The systems can identify a user’s location and orientation in places where GPS does not function, and identify the various components of a road scene in real time on a regular camera or Smartphone, performing the same job as sensors costing tens of thousands of pounds.
The first system, called SegNet, can take an image of a street scene it hasn’t seen before and classify it, sorting objects into 12 different categories – such as roads, street signs, pedestrians, buildings and cyclists – in real time. It can deal with light, shadow and night-time environments, and currently labels more than 90% of pixels correctly. Previous systems using expensive laser or radar based sensors have not been able to reach this level of accuracy while operating in real time.

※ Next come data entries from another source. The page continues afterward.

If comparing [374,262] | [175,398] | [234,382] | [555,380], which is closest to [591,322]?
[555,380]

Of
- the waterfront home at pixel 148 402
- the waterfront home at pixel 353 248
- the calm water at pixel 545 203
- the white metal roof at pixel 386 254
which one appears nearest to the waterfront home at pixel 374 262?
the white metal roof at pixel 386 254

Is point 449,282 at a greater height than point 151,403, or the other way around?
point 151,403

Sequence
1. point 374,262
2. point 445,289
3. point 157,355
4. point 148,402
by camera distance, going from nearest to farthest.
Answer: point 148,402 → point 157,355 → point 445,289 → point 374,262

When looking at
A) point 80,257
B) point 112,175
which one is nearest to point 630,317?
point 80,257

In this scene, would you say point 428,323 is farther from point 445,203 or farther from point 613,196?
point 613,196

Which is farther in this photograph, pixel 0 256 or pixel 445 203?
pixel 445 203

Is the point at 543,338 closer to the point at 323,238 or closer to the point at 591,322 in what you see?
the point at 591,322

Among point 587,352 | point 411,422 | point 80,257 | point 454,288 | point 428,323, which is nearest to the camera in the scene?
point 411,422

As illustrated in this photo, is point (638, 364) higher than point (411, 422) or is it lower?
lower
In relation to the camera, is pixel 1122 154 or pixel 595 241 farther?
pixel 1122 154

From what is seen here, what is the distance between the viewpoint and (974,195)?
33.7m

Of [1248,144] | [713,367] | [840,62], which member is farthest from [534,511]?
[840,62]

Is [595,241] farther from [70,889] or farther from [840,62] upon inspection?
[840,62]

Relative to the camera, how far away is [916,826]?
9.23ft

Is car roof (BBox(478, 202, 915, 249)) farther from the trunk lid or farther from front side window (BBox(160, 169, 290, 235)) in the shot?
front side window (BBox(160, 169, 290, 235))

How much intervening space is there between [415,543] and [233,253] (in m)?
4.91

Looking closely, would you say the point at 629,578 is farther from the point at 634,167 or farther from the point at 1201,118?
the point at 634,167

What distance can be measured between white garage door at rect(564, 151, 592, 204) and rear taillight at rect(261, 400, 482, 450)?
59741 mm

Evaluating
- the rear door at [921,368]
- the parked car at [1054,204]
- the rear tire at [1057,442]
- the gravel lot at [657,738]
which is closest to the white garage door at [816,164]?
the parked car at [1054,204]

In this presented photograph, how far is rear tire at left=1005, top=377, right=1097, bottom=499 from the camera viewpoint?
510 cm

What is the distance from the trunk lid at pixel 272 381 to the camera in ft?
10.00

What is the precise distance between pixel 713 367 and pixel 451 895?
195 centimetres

For the driverless cars currently in development, radar and base sensors are expensive, often costing more than the car itself. In contrast with expensive sensors, which recognise objects through a mixture of radar and LIDAR, SegNet learns by example – it was ‘trained’ by a group of undergraduate students, who manually labelled every pixel in each of 5000 images, with each image taking about 30 minutes to complete. Once the labelling was finished, the researchers then took two days to ‘train’ the system before it was put into action.
“It’s remarkably good at recognising things in an image, because it’s had so much practice,” said Alex Kendall, a PhD student in the Department of Engineering. “However, there are a million knobs that we can turn to fine-tune the system so that it keeps getting better.”
The system is not yet at the point where it can be used to control a car or truck, but it could be used as a warning system, similar to the anti-collision technologies currently available on some passenger cars.
“Vision is our most powerful sense and driverless cars will also need to see,” said Professor Roberto Cupola, who led the research. “But teaching a machine to see is far more difficult than it sounds.”
As children, we learn to recognise objects through example – if we’re shown a toy car several times, we learn to recognise both that specific car and other similar cars as the same type of object. But with a machine, it’s not as simple as showing it a single car and then having it be able to recognise all different types of cars. Machines today learn under supervision: sometimes through thousands of labelled examples.
There are three key technological questions that must be answered to design autonomous vehicles: where am I, what’s around me and what do I do next. SegNet addresses the second question, while a separate but complementary system answers the first by using images to determine both precise location and orientation.
The localisation system designed by Kendall and Prof Cupola runs on a similar architecture to SegNet, and is able to localise a user and determine their orientation from a single colour image in a busy urban scene. The system is said to be more accurate than GPS and works in places where GPS does not, such as indoors, in tunnels, or in cities where a reliable GPS signal is not available.
It has been tested along a kilometre-long stretch of King’s Parade in central Cambridge, and it is able to determine both location and orientation within a few metres and a few degrees.
The localisation system uses the geometry of a scene to learn its precise location, and is able to determine, for example, whether it is looking at the east or west side of a building, even if the two sides appear identical.
“In the short term, we’re more likely to see this sort of system on a domestic robot – such as a robotic vacuum cleaner, for instance,” said Prof Cupola. “It will take time before drivers can fully trust an autonomous car, but the more effective and accurate we can make these technologies, the closer we are to the widespread adoption of driverless cars and other types of autonomous robotics.”